US Employment Numbers Surprise
- Non-Farm Payroll stronger than anticipated
- Shows the underlying fundamentals in America still strong
- Gives US strength in the US/China trade situation
- “Risk on” appetite
During the early US session on Friday, the Bureau of Labor Statistics released the annual employment figure, which has been a pleasant surprise. This is undoubtedly the biggest market-moving piece of news of the month. As a result, a lot of traders were waiting to see what information would be released in order to discern what the Federal Reserve will do, how the US will act regarding the China trade situation, and what to do next when it comes to risk appetite.
The headline number, Non-Farm Employment Change showed 266,000 jobs added for the month of November, as opposed to the expected 186,000. Beyond that, the previous month was revised from 128,000 jobs added to 156,000 jobs added. This in and of itself is extraordinarily bullish and should continue to send the market into more of a “risk on” type of move.
The Unemployment Rate came in at 3.5%, lower than the anticipated 3.6%, which was also a surprise as not only are people reentering the workforce in the United States but are finding employment at the same time. The favorable Unemployment Rate shows an extraordinarily strong underlying market, and it should continue to favor the US stock markets, as well as the idea of the United States leading the charge globally.
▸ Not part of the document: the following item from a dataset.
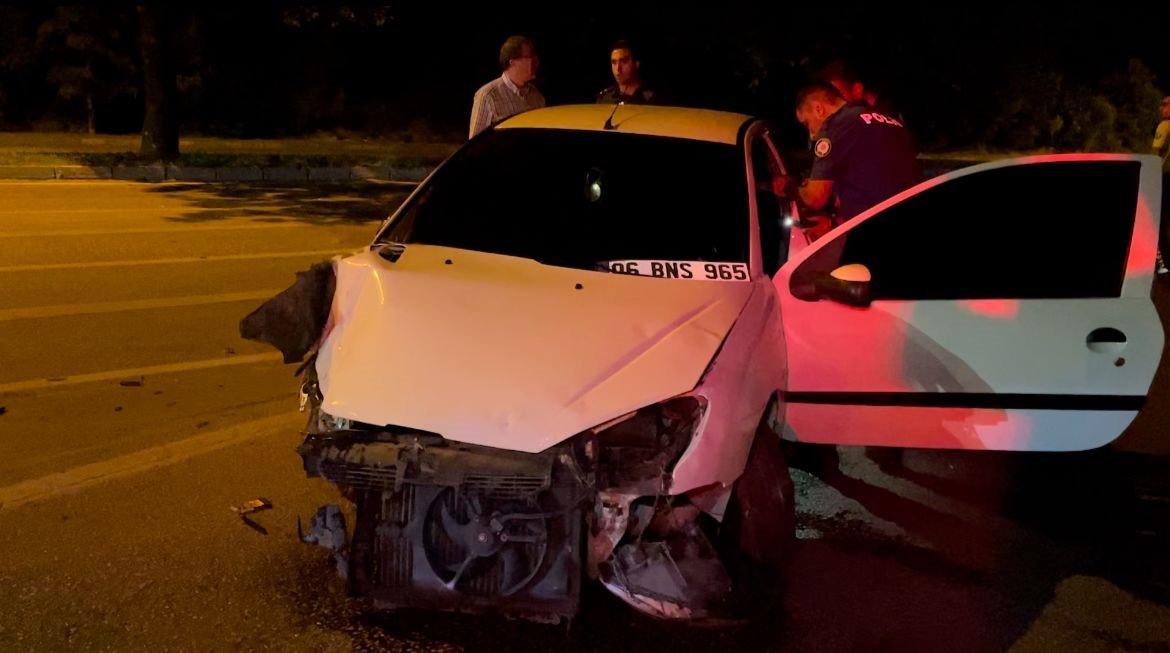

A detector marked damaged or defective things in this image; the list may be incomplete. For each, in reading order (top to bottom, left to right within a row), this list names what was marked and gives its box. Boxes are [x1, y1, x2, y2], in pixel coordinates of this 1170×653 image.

broken headlight housing [589, 393, 706, 496]
damaged white car [237, 106, 1160, 622]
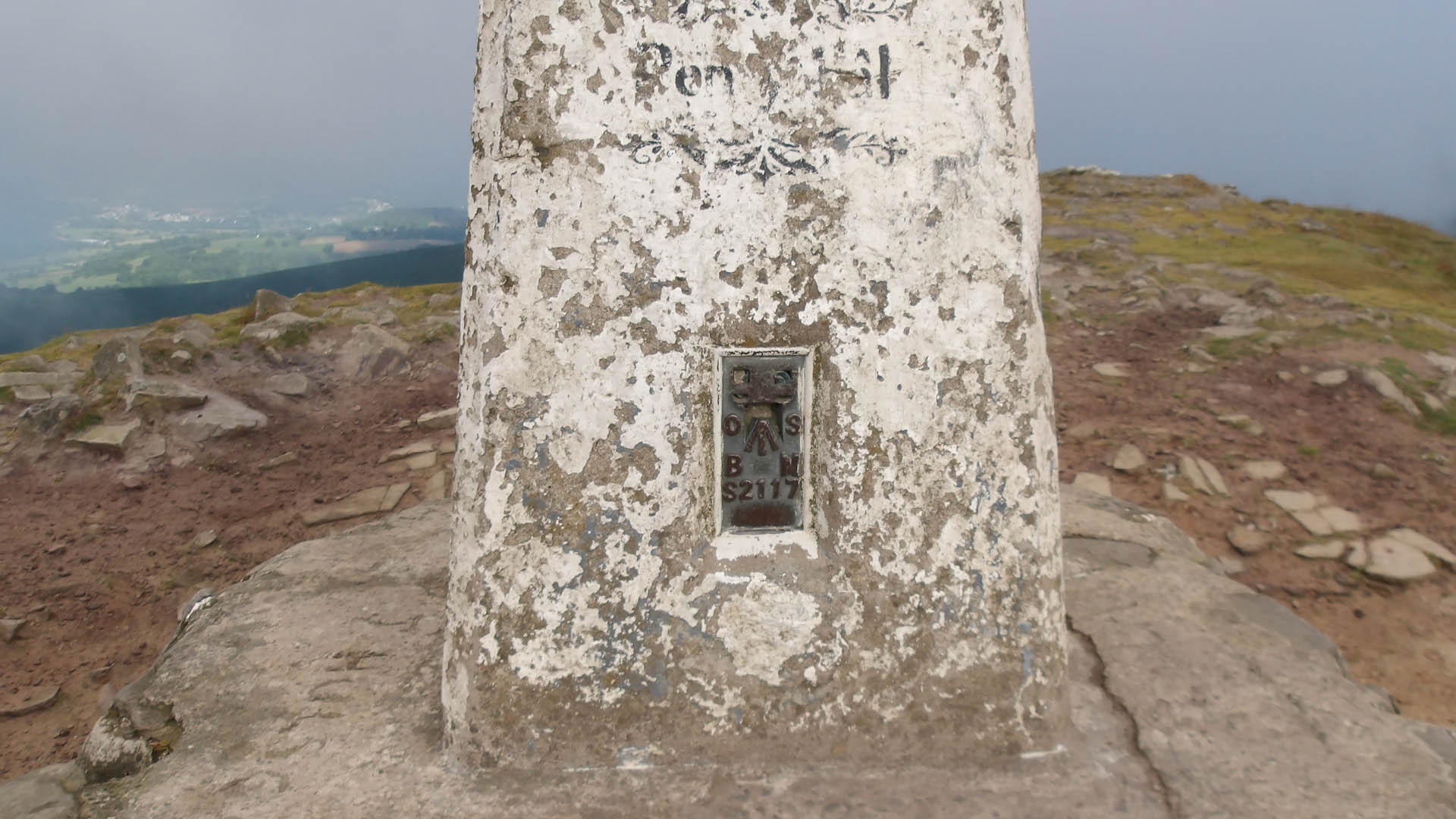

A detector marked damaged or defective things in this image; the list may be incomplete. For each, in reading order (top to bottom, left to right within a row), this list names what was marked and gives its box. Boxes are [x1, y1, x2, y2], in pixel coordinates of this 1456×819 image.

United States still the place to be
Recently, there were a few softer than anticipated numbers coming out of the United States. There were concerns that the ADP Non-Farm Payroll numbers were lower than expected and that they showed that there were cracks in the employment picture for the Americans. However, thanks to the recent favorable numbers, an amount of relief will probably enter the marketplace when it comes to the US.
Overnight, China had started discussions on giving out exemptions for soybean and pork purchases from the United States for certain companies. This is an indication that they might not have as strong of a hand as once thought. Donald Trump has suggested more than once that he doesn’t care about the stock market as much as he does jobs. Whether this is true or not, this will certainly embolden him when it comes to the trade war.
You should still see quite a bit of money flowing into US assets, and away from the Third World for the time being. Beyond that, the “risk on” trade may look a little bit different than usual, meaning that stock markets in the United States should do fairly well while some of the other less liquid and exotic markets may struggle.